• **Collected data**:
----

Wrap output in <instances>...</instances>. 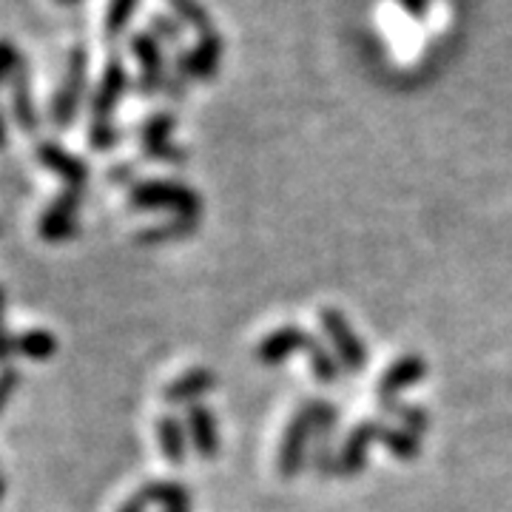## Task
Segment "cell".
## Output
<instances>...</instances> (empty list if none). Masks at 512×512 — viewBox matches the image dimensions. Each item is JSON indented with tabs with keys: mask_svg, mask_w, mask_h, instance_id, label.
Listing matches in <instances>:
<instances>
[{
	"mask_svg": "<svg viewBox=\"0 0 512 512\" xmlns=\"http://www.w3.org/2000/svg\"><path fill=\"white\" fill-rule=\"evenodd\" d=\"M37 160L72 188H86V183H89V163L69 154L66 148L57 146V143H49V140L40 143L37 146Z\"/></svg>",
	"mask_w": 512,
	"mask_h": 512,
	"instance_id": "13",
	"label": "cell"
},
{
	"mask_svg": "<svg viewBox=\"0 0 512 512\" xmlns=\"http://www.w3.org/2000/svg\"><path fill=\"white\" fill-rule=\"evenodd\" d=\"M128 89V72L120 57H111L103 69V77L97 83V92L92 97V123H111L114 111L120 106L123 94Z\"/></svg>",
	"mask_w": 512,
	"mask_h": 512,
	"instance_id": "9",
	"label": "cell"
},
{
	"mask_svg": "<svg viewBox=\"0 0 512 512\" xmlns=\"http://www.w3.org/2000/svg\"><path fill=\"white\" fill-rule=\"evenodd\" d=\"M12 114L18 120L23 134H35L40 128V114L35 106V94H32V80H29V69L23 63V69L15 74L12 80Z\"/></svg>",
	"mask_w": 512,
	"mask_h": 512,
	"instance_id": "16",
	"label": "cell"
},
{
	"mask_svg": "<svg viewBox=\"0 0 512 512\" xmlns=\"http://www.w3.org/2000/svg\"><path fill=\"white\" fill-rule=\"evenodd\" d=\"M3 305H6V296H3V291H0V311H3Z\"/></svg>",
	"mask_w": 512,
	"mask_h": 512,
	"instance_id": "33",
	"label": "cell"
},
{
	"mask_svg": "<svg viewBox=\"0 0 512 512\" xmlns=\"http://www.w3.org/2000/svg\"><path fill=\"white\" fill-rule=\"evenodd\" d=\"M137 6H140V0H109L106 18H103V37L117 40V37L126 35L128 23L134 18Z\"/></svg>",
	"mask_w": 512,
	"mask_h": 512,
	"instance_id": "20",
	"label": "cell"
},
{
	"mask_svg": "<svg viewBox=\"0 0 512 512\" xmlns=\"http://www.w3.org/2000/svg\"><path fill=\"white\" fill-rule=\"evenodd\" d=\"M165 512H191V507H180V510H165Z\"/></svg>",
	"mask_w": 512,
	"mask_h": 512,
	"instance_id": "34",
	"label": "cell"
},
{
	"mask_svg": "<svg viewBox=\"0 0 512 512\" xmlns=\"http://www.w3.org/2000/svg\"><path fill=\"white\" fill-rule=\"evenodd\" d=\"M15 353L32 362H49L57 353V339L49 330L35 328L15 336Z\"/></svg>",
	"mask_w": 512,
	"mask_h": 512,
	"instance_id": "17",
	"label": "cell"
},
{
	"mask_svg": "<svg viewBox=\"0 0 512 512\" xmlns=\"http://www.w3.org/2000/svg\"><path fill=\"white\" fill-rule=\"evenodd\" d=\"M146 504H148L146 498L137 493L134 498H131V501H126V504L120 507V512H143V507H146Z\"/></svg>",
	"mask_w": 512,
	"mask_h": 512,
	"instance_id": "29",
	"label": "cell"
},
{
	"mask_svg": "<svg viewBox=\"0 0 512 512\" xmlns=\"http://www.w3.org/2000/svg\"><path fill=\"white\" fill-rule=\"evenodd\" d=\"M424 376H427V362L421 359L419 353H407V356H402L396 365L384 373L382 382L376 387L382 407H393V404H396V396H402L407 387L419 384Z\"/></svg>",
	"mask_w": 512,
	"mask_h": 512,
	"instance_id": "12",
	"label": "cell"
},
{
	"mask_svg": "<svg viewBox=\"0 0 512 512\" xmlns=\"http://www.w3.org/2000/svg\"><path fill=\"white\" fill-rule=\"evenodd\" d=\"M131 205L140 211H154V208H171L177 220L200 222L202 200L194 188L183 183H168V180H148L131 188Z\"/></svg>",
	"mask_w": 512,
	"mask_h": 512,
	"instance_id": "2",
	"label": "cell"
},
{
	"mask_svg": "<svg viewBox=\"0 0 512 512\" xmlns=\"http://www.w3.org/2000/svg\"><path fill=\"white\" fill-rule=\"evenodd\" d=\"M131 46V55L137 60V69H140V92L143 94H157L165 89V57H163V43L151 32H137L128 40Z\"/></svg>",
	"mask_w": 512,
	"mask_h": 512,
	"instance_id": "8",
	"label": "cell"
},
{
	"mask_svg": "<svg viewBox=\"0 0 512 512\" xmlns=\"http://www.w3.org/2000/svg\"><path fill=\"white\" fill-rule=\"evenodd\" d=\"M336 419H339V410L328 402H308L299 407V413L293 416L282 444H279V458H276V467H279V476L293 478L302 473L305 467V453H308V441L313 436L319 439H328L330 433L336 430Z\"/></svg>",
	"mask_w": 512,
	"mask_h": 512,
	"instance_id": "1",
	"label": "cell"
},
{
	"mask_svg": "<svg viewBox=\"0 0 512 512\" xmlns=\"http://www.w3.org/2000/svg\"><path fill=\"white\" fill-rule=\"evenodd\" d=\"M148 32L157 37L160 43H180V37H183V23L177 18H171V15H154Z\"/></svg>",
	"mask_w": 512,
	"mask_h": 512,
	"instance_id": "24",
	"label": "cell"
},
{
	"mask_svg": "<svg viewBox=\"0 0 512 512\" xmlns=\"http://www.w3.org/2000/svg\"><path fill=\"white\" fill-rule=\"evenodd\" d=\"M197 228V222H165V225H157V228H148V231H140L137 234V242H168V239L185 237Z\"/></svg>",
	"mask_w": 512,
	"mask_h": 512,
	"instance_id": "22",
	"label": "cell"
},
{
	"mask_svg": "<svg viewBox=\"0 0 512 512\" xmlns=\"http://www.w3.org/2000/svg\"><path fill=\"white\" fill-rule=\"evenodd\" d=\"M83 191L86 188L66 185L57 194V200L43 211L37 231H40V237L46 239V242H66V239L74 237V231H77V220L74 217H77V208L83 205Z\"/></svg>",
	"mask_w": 512,
	"mask_h": 512,
	"instance_id": "6",
	"label": "cell"
},
{
	"mask_svg": "<svg viewBox=\"0 0 512 512\" xmlns=\"http://www.w3.org/2000/svg\"><path fill=\"white\" fill-rule=\"evenodd\" d=\"M6 146V123H3V111H0V148Z\"/></svg>",
	"mask_w": 512,
	"mask_h": 512,
	"instance_id": "30",
	"label": "cell"
},
{
	"mask_svg": "<svg viewBox=\"0 0 512 512\" xmlns=\"http://www.w3.org/2000/svg\"><path fill=\"white\" fill-rule=\"evenodd\" d=\"M23 69V57L12 40H0V86L6 80H15V74Z\"/></svg>",
	"mask_w": 512,
	"mask_h": 512,
	"instance_id": "23",
	"label": "cell"
},
{
	"mask_svg": "<svg viewBox=\"0 0 512 512\" xmlns=\"http://www.w3.org/2000/svg\"><path fill=\"white\" fill-rule=\"evenodd\" d=\"M157 436H160V447H163V456L171 461V464H183L185 461V424L174 413H165L160 416V424H157Z\"/></svg>",
	"mask_w": 512,
	"mask_h": 512,
	"instance_id": "19",
	"label": "cell"
},
{
	"mask_svg": "<svg viewBox=\"0 0 512 512\" xmlns=\"http://www.w3.org/2000/svg\"><path fill=\"white\" fill-rule=\"evenodd\" d=\"M165 3L171 6V12L177 15L180 23L191 26L200 37L217 35V32H220V29L214 26V18H211V12L205 9L202 0H165Z\"/></svg>",
	"mask_w": 512,
	"mask_h": 512,
	"instance_id": "18",
	"label": "cell"
},
{
	"mask_svg": "<svg viewBox=\"0 0 512 512\" xmlns=\"http://www.w3.org/2000/svg\"><path fill=\"white\" fill-rule=\"evenodd\" d=\"M60 6H74V3H80V0H55Z\"/></svg>",
	"mask_w": 512,
	"mask_h": 512,
	"instance_id": "31",
	"label": "cell"
},
{
	"mask_svg": "<svg viewBox=\"0 0 512 512\" xmlns=\"http://www.w3.org/2000/svg\"><path fill=\"white\" fill-rule=\"evenodd\" d=\"M3 495H6V481L0 478V501H3Z\"/></svg>",
	"mask_w": 512,
	"mask_h": 512,
	"instance_id": "32",
	"label": "cell"
},
{
	"mask_svg": "<svg viewBox=\"0 0 512 512\" xmlns=\"http://www.w3.org/2000/svg\"><path fill=\"white\" fill-rule=\"evenodd\" d=\"M12 356H18L15 353V336H9L3 325H0V362H6V359H12Z\"/></svg>",
	"mask_w": 512,
	"mask_h": 512,
	"instance_id": "28",
	"label": "cell"
},
{
	"mask_svg": "<svg viewBox=\"0 0 512 512\" xmlns=\"http://www.w3.org/2000/svg\"><path fill=\"white\" fill-rule=\"evenodd\" d=\"M222 52H225V43H222L220 32H217V35L200 37L191 49H185V52H180V57H177L174 72L180 77V83L211 80L214 74L220 72Z\"/></svg>",
	"mask_w": 512,
	"mask_h": 512,
	"instance_id": "5",
	"label": "cell"
},
{
	"mask_svg": "<svg viewBox=\"0 0 512 512\" xmlns=\"http://www.w3.org/2000/svg\"><path fill=\"white\" fill-rule=\"evenodd\" d=\"M214 387H217V376L208 367H194V370L183 373L177 382L168 384L163 390V396L168 404H188V407H194L197 399L208 396Z\"/></svg>",
	"mask_w": 512,
	"mask_h": 512,
	"instance_id": "15",
	"label": "cell"
},
{
	"mask_svg": "<svg viewBox=\"0 0 512 512\" xmlns=\"http://www.w3.org/2000/svg\"><path fill=\"white\" fill-rule=\"evenodd\" d=\"M89 143H92V148H97V151H109V148H114V143H117V128H114V123H92V128H89Z\"/></svg>",
	"mask_w": 512,
	"mask_h": 512,
	"instance_id": "25",
	"label": "cell"
},
{
	"mask_svg": "<svg viewBox=\"0 0 512 512\" xmlns=\"http://www.w3.org/2000/svg\"><path fill=\"white\" fill-rule=\"evenodd\" d=\"M399 6H402L410 18L416 20H424L427 18V12H430V0H399Z\"/></svg>",
	"mask_w": 512,
	"mask_h": 512,
	"instance_id": "27",
	"label": "cell"
},
{
	"mask_svg": "<svg viewBox=\"0 0 512 512\" xmlns=\"http://www.w3.org/2000/svg\"><path fill=\"white\" fill-rule=\"evenodd\" d=\"M185 427L194 441V453L205 461L220 456V427L214 421V413L205 404H194L185 413Z\"/></svg>",
	"mask_w": 512,
	"mask_h": 512,
	"instance_id": "14",
	"label": "cell"
},
{
	"mask_svg": "<svg viewBox=\"0 0 512 512\" xmlns=\"http://www.w3.org/2000/svg\"><path fill=\"white\" fill-rule=\"evenodd\" d=\"M18 384H20L18 367H3V370H0V413H3V407L9 404V399L15 396Z\"/></svg>",
	"mask_w": 512,
	"mask_h": 512,
	"instance_id": "26",
	"label": "cell"
},
{
	"mask_svg": "<svg viewBox=\"0 0 512 512\" xmlns=\"http://www.w3.org/2000/svg\"><path fill=\"white\" fill-rule=\"evenodd\" d=\"M174 126H177L174 114H168V111L151 114L146 123L140 126V146H143V154L151 157V160H160V163H185L188 160V151L171 140Z\"/></svg>",
	"mask_w": 512,
	"mask_h": 512,
	"instance_id": "7",
	"label": "cell"
},
{
	"mask_svg": "<svg viewBox=\"0 0 512 512\" xmlns=\"http://www.w3.org/2000/svg\"><path fill=\"white\" fill-rule=\"evenodd\" d=\"M319 319H322L325 336H328L330 345L336 350L339 365L345 367V370H350V373H359V370L367 365V350L365 342H362V339L353 333V328H350L345 313L336 311V308H322Z\"/></svg>",
	"mask_w": 512,
	"mask_h": 512,
	"instance_id": "4",
	"label": "cell"
},
{
	"mask_svg": "<svg viewBox=\"0 0 512 512\" xmlns=\"http://www.w3.org/2000/svg\"><path fill=\"white\" fill-rule=\"evenodd\" d=\"M313 336L311 333H305L302 328H296V325H285V328H276L274 333H268L259 345H256V362H262V365H282L288 356H293L296 350H305V356H308V350H311Z\"/></svg>",
	"mask_w": 512,
	"mask_h": 512,
	"instance_id": "11",
	"label": "cell"
},
{
	"mask_svg": "<svg viewBox=\"0 0 512 512\" xmlns=\"http://www.w3.org/2000/svg\"><path fill=\"white\" fill-rule=\"evenodd\" d=\"M384 430H387L384 421H362V424L350 433L348 441H345V447H342V453L336 458V473H333V476H359V473L365 470L367 447L376 444V441L382 444Z\"/></svg>",
	"mask_w": 512,
	"mask_h": 512,
	"instance_id": "10",
	"label": "cell"
},
{
	"mask_svg": "<svg viewBox=\"0 0 512 512\" xmlns=\"http://www.w3.org/2000/svg\"><path fill=\"white\" fill-rule=\"evenodd\" d=\"M86 80H89V49L86 46H74L69 57H66V72H63V83L52 97V109L49 117L60 131L72 128L80 100L86 94Z\"/></svg>",
	"mask_w": 512,
	"mask_h": 512,
	"instance_id": "3",
	"label": "cell"
},
{
	"mask_svg": "<svg viewBox=\"0 0 512 512\" xmlns=\"http://www.w3.org/2000/svg\"><path fill=\"white\" fill-rule=\"evenodd\" d=\"M384 410H387V413H393L396 419L402 421V430L413 433V436L427 433V427H430V416H427V410H421V407L393 404V407H384Z\"/></svg>",
	"mask_w": 512,
	"mask_h": 512,
	"instance_id": "21",
	"label": "cell"
}]
</instances>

----

• **Objective**: Can you find every line in the data above that contains the string "matches" and copy each one? Treat uppercase and lowercase as different.

• **Answer**:
<instances>...</instances> (empty list if none). Masks at 512×512 — viewBox matches the image dimensions. Each item is JSON indented with tabs with keys: mask_svg, mask_w, mask_h, instance_id, label.
Listing matches in <instances>:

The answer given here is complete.